The programs managed through RI Bridges include but are not limited to: Medicaid; Supplemental Nutrition Assistance Program (SNAP); Temporary Assistance for Needy Families (TANF); Child Care Assistance Program (CCAP); Health coverage purchased through HealthSource RI; Rhode Island Works (RIW); Long-Term Services and Supports (LTSS); General Public Assistance (GPA) Program; and At HOME Cost Share.
In a statement, Deloitte said it is working around the clock to resolve the situation, and the giant consulting company seemed to distance itself from responsibility for the hack: “Our investigation indicates that the allegations relate to a single client’s system which sits outside of the Deloitte network. No Deloitte systems have been impacted.”
But Brian Tardiff, Rhode Island’s chief digital officer, took issue with that assertion. He said Deloitte manages RI Bridges even if it is not hosted on the company’s website.
Asked during a Smith Hill news conference how the hack happened, and whether Deloitte was responsible, Tardiff said, “It’s an ongoing investigation, so we can’t provide any details at this point. We do expect a full root cause analysis that will provide those details.”
Tardiff added that RI Bridges “is maintained and operated by Deloitte, so we believe it [the breach] is not from the state.”
Tardiff declined to answer a number of questions, including whether state officials are negotiating with the hackers about what happens with the information to which they gained access.
Deloitte came under fire during the administration of former Gov. Gina Raimondo’s tenure for problems with UHIP, the computer system it built for managing human service benefit programs. Rhode Island paid tens of millions of dollars less than originally planned to the company due to the concerns.
Asked during a Q&A with reporters how he felt about renewing a contract with Deloitte in 2021, McKee said, “Well, if you asked me that question a few weeks back, I think you would have gotten a pretty positive answer. We just went through recertification of about 370,000 people on Medicaid, and there was no reason to call a press conference, right?”
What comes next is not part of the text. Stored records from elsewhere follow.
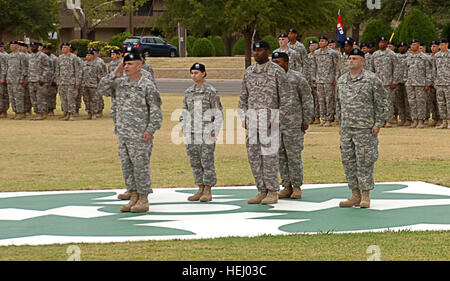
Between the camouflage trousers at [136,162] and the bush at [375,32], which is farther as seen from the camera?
the bush at [375,32]

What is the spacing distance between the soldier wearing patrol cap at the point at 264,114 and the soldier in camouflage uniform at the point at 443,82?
11538 mm

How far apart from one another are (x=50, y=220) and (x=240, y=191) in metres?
3.28

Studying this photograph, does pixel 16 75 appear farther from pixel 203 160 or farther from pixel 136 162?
pixel 136 162

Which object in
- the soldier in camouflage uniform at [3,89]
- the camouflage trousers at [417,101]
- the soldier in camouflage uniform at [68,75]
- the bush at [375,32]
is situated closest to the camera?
the camouflage trousers at [417,101]

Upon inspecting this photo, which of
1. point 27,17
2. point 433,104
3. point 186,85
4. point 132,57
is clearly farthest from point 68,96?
point 27,17

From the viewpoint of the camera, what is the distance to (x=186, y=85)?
46.7m

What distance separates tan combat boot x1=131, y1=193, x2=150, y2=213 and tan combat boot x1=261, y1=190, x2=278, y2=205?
152 cm

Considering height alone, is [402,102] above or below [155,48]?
below

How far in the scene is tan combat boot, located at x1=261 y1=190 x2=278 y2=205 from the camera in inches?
460

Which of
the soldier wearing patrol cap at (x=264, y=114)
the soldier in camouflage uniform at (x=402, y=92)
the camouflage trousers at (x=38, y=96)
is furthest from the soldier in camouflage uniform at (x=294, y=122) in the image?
the camouflage trousers at (x=38, y=96)

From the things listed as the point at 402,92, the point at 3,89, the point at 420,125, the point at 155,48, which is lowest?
the point at 420,125

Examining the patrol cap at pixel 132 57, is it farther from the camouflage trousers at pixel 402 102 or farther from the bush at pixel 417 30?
the bush at pixel 417 30

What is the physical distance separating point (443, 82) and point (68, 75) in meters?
10.5

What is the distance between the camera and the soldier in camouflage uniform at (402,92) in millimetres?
23578
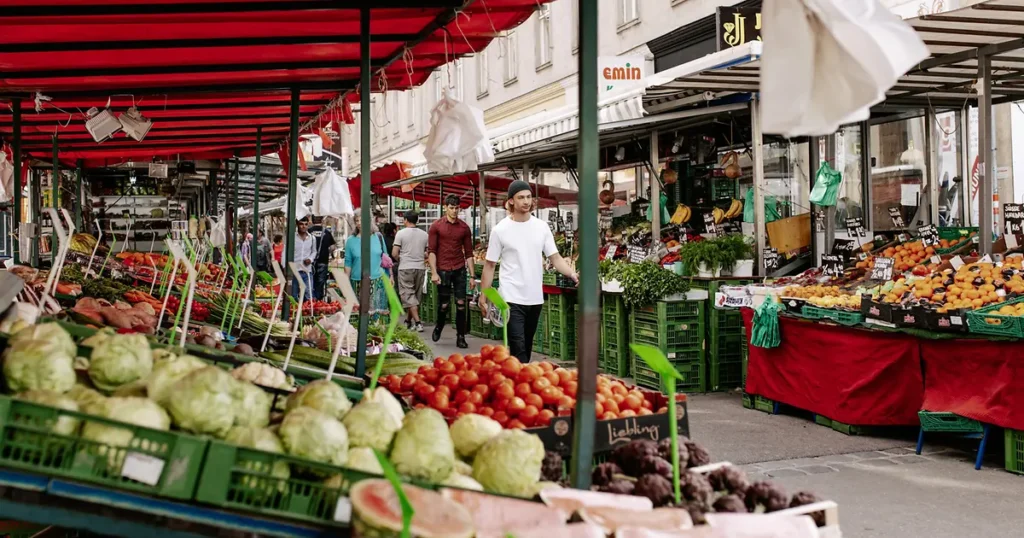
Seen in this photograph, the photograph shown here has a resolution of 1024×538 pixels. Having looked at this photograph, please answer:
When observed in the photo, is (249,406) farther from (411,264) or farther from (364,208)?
(411,264)

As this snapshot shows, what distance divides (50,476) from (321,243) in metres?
Answer: 16.7

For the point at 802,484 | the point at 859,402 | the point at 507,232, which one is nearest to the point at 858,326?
the point at 859,402

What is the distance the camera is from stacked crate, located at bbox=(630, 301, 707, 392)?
370 inches

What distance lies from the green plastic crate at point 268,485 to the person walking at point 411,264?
40.0ft

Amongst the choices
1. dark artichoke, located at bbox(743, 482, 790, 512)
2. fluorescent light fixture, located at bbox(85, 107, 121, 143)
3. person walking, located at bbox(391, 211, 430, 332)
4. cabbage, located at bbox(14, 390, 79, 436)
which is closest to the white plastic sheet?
dark artichoke, located at bbox(743, 482, 790, 512)

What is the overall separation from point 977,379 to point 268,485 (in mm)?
5827

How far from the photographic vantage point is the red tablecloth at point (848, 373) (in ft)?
23.4

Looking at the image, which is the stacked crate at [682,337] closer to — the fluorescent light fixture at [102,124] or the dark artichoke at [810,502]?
the fluorescent light fixture at [102,124]

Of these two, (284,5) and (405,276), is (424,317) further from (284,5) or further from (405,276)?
(284,5)

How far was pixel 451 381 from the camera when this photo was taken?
14.3ft

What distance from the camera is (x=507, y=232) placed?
25.4 feet

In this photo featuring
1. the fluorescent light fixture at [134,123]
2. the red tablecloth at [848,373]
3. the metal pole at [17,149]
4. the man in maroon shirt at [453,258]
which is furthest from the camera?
the man in maroon shirt at [453,258]

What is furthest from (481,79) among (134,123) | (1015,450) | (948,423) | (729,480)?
(729,480)

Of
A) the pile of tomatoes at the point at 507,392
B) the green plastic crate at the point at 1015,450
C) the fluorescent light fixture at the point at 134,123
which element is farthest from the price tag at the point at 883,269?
the fluorescent light fixture at the point at 134,123
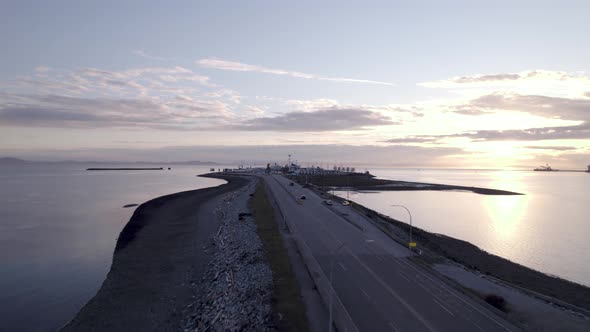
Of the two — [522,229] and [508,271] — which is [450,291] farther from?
[522,229]

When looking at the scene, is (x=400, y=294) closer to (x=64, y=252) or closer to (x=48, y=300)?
(x=48, y=300)

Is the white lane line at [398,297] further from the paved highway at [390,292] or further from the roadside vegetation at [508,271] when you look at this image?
the roadside vegetation at [508,271]

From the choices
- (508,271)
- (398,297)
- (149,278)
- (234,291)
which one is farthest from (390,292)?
(149,278)

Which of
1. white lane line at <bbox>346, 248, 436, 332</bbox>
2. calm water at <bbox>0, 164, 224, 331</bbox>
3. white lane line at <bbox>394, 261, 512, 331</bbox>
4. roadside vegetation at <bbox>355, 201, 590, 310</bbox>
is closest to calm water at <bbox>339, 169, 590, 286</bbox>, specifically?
roadside vegetation at <bbox>355, 201, 590, 310</bbox>

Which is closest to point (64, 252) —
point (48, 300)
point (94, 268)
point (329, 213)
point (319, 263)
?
point (94, 268)

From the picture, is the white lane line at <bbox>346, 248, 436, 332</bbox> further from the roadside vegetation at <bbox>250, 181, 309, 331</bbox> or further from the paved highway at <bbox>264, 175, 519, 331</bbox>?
the roadside vegetation at <bbox>250, 181, 309, 331</bbox>

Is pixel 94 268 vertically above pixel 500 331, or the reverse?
pixel 500 331

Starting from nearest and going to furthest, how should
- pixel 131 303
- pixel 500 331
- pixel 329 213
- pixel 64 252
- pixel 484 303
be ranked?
pixel 500 331 → pixel 484 303 → pixel 131 303 → pixel 64 252 → pixel 329 213
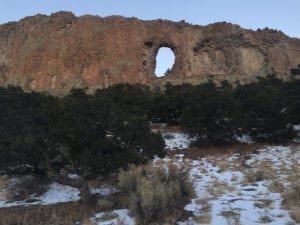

Now, McKee said, “We’re certainly concerned about it. I’m not going to speculate on where it all ends, but I think [Brian] has indicated that they have a heavy responsibility to respond, which we’re working on, and we’ll let it play out in terms of what the legal ramifications are.”
WPRI reports that Deloitte faces a class-action lawsuit due to the breach.
State agencies have expanded hours to help Rhode Islanders who have questions about the situation or need assistance.